World Cup Timeline

Of ghosting Imran and other tales

Being at the 1987 and 1992 World Cups - one as a journalist, another as a member of the BCCI - was a study in contrasts

Amrit Mathur
21-Jan-2015
Imran Khan (far right): straight-talking, dictatorial, inaccessible yet friendly  •  PA Photos

Imran Khan (far right): straight-talking, dictatorial, inaccessible yet friendly  •  PA Photos

1987
This was the first World Cup outside England, jointly organised by India and Pakistan. I headed to Pakistan with a media assignment to fund expenses. Frankly, I was more excited by the prospect of visiting Lahore, Taxila and Harappa than watching cricket.
The sights were delightful and easy to get to - the Mughal sites in Lahore, the Kushan era ruins of Taxila, and the exotic Khyber Pass outside Peshawar were magnificent. The trip turned into a crash course in ancient Indian history.
The cricket was exciting but marked by the typical general chaos that characterises major events in the subcontinent. The World Cup was a huge carnival, and my assignment was quite a challenge because I was the ghostwriter for Imran Khan. When it came to Pakistan cricket, Imran back then was perhaps more important than General Zia; he alone called the shots.
I first met Imran at the Niaz Stadium in Hyderabad, Sindh, soon after a Pakistan practice session, to discuss the modalities of our assignment. He was in the middle of a large group of fans, media persons and cricket officials. But as soon as the introductions were over, he came straight to the point: even as I extricated myself from the mob, he asked a question loudly, in an already booming voice: "How much am I getting paid?"

━━━━━━

Problems and tasks >>
A) Reproduce the passage of the World Cup article above between "Being at the" and "ancient Indian history.", inclusive.
B) According to the World Cup article above, where did the writer first meet Imran Khan?

Data under study >>
━━━━━━

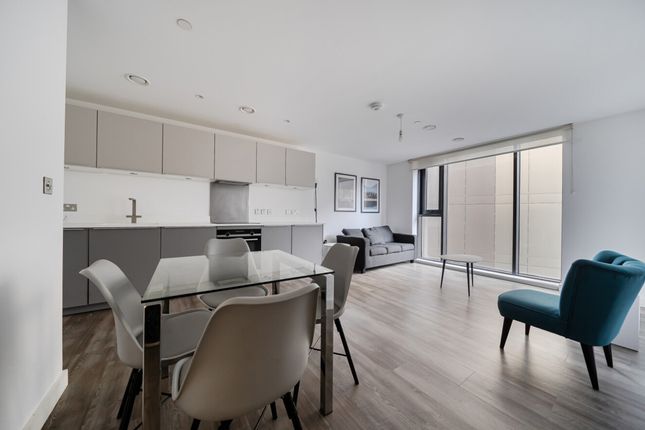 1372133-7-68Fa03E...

━━━━━━

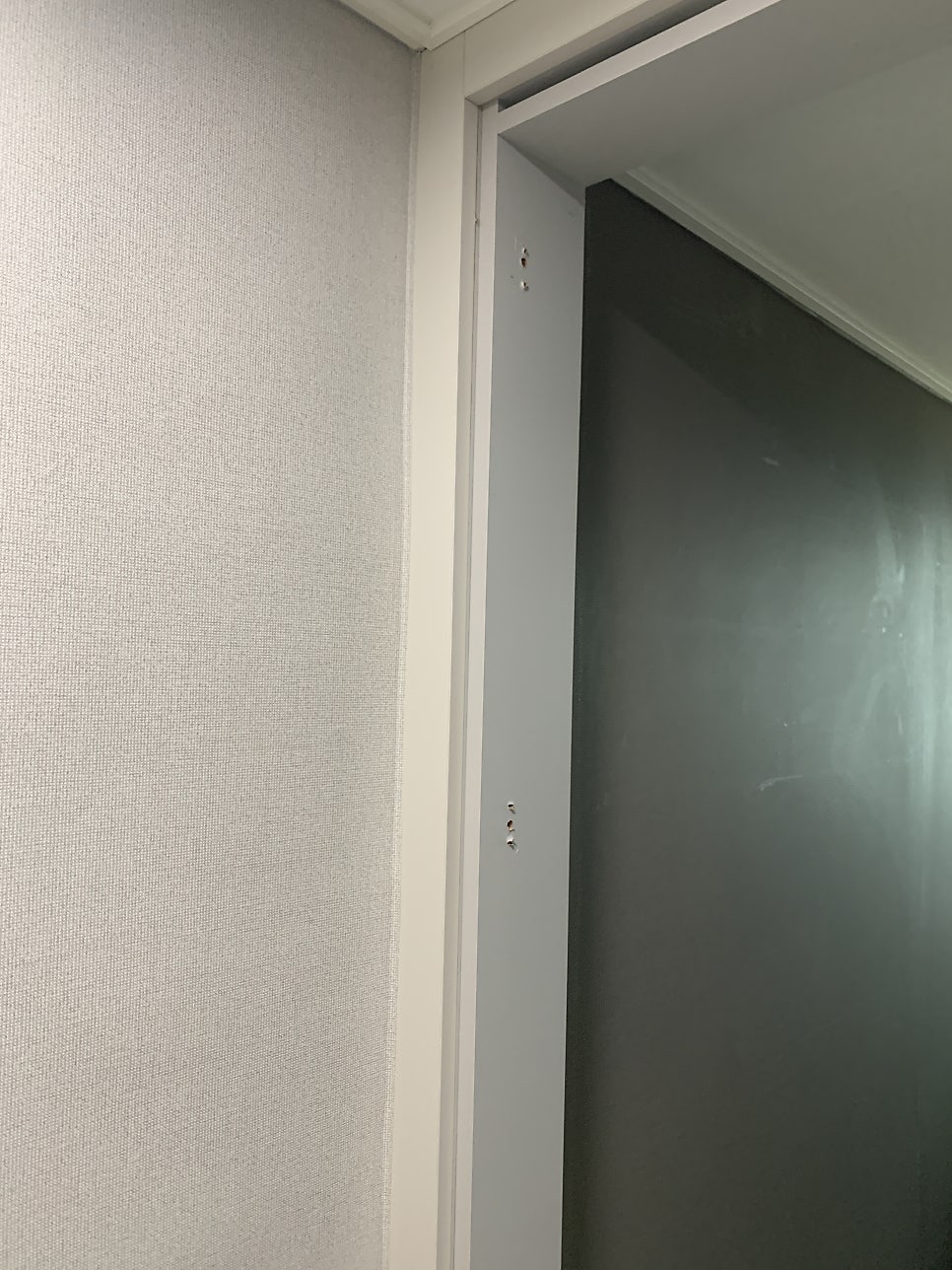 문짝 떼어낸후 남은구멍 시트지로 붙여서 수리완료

━━━━━━

Expected results >>
A)
Being at the 1987 and 1992 World Cups - one as a journalist, another as a member of the BCCI - was a study in contrasts

Amrit Mathur
21-Jan-2015
Imran Khan (far right): straight-talking, dictatorial, inaccessible yet friendly  •  PA Photos

Imran Khan (far right): straight-talking, dictatorial, inaccessible yet friendly  •  PA Photos

1987
This was the first World Cup outside England, jointly organised by India and Pakistan. I headed to Pakistan with a media assignment to fund expenses. Frankly, I was more excited by the prospect of visiting Lahore, Taxila and Harappa than watching cricket.
The sights were delightful and easy to get to - the Mughal sites in Lahore, the Kushan era ruins of Taxila, and the exotic Khyber Pass outside Peshawar were magnificent. The trip turned into a crash course in ancient Indian history.

B) At the Niaz Stadium in Hyderabad, Sindh, soon after a Pakistan practice session.